Roger Rude, a retired Sonoma County sheriff's lieutenant, brought the case, fighting a ticket his stepson, Shaun Malone, received for going 62 MPH in a 45 MPH zone. Rude had installed a GPS system in the car to track his stepson's speeds. Rude alleged Malone never was speeding based on the GPS tracker.
Late last month the court ruled against the GPS data, holding that radar data is more reliable.
JB Harper, Radar Systems Engineer for Decatur Electronics, the manufacturer of the radar that clocked Malone, said radar is a time-tested speed assessment tool.
"Decatur radar has been catching speeders for more than 50 years," he said. "Radar reads a speed at the speed of light rather than calculating geographic and time differences between two separate readings as is done in a GPS system."

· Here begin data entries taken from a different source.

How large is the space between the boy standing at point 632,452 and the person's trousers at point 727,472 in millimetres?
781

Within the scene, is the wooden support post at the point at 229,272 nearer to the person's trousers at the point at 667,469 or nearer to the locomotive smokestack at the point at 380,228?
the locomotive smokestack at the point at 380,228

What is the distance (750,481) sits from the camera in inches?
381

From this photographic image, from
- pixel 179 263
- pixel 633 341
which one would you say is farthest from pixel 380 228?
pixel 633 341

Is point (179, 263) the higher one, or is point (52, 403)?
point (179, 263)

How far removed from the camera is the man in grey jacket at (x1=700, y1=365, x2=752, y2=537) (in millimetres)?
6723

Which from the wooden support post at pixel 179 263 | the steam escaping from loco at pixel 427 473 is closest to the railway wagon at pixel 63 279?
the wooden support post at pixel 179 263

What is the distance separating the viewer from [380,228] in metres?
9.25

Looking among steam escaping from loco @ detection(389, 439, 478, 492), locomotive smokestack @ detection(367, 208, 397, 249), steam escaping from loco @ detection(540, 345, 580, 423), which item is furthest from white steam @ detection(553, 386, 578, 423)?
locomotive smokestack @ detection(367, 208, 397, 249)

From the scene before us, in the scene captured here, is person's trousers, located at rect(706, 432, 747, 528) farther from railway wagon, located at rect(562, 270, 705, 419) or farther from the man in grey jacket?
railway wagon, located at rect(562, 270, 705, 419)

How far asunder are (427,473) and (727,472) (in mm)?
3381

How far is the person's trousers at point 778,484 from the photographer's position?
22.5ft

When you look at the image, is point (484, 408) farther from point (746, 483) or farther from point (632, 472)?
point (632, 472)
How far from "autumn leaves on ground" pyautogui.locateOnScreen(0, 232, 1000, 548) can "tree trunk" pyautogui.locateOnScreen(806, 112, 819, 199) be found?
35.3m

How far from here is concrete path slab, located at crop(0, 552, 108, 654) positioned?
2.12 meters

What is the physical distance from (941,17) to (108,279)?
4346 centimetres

Officials with the Petaluma Police Department, which issued the ticket, agreed. Petaluma Police Capt. Dave Sears said GPS is a valuable tool but is not as accurate for tracking speed as radar.
Decatur Electronics created the first radar for law enforcement more than 50 years ago. Their expertise in radar is supported by more than 200,000 Decatur radars in use worldwide by police departments and military. The company also partners with law enforcement with its in-car digital video, and speed and message trailers.
I'd think that a radar unit in this case would probably be more accurate.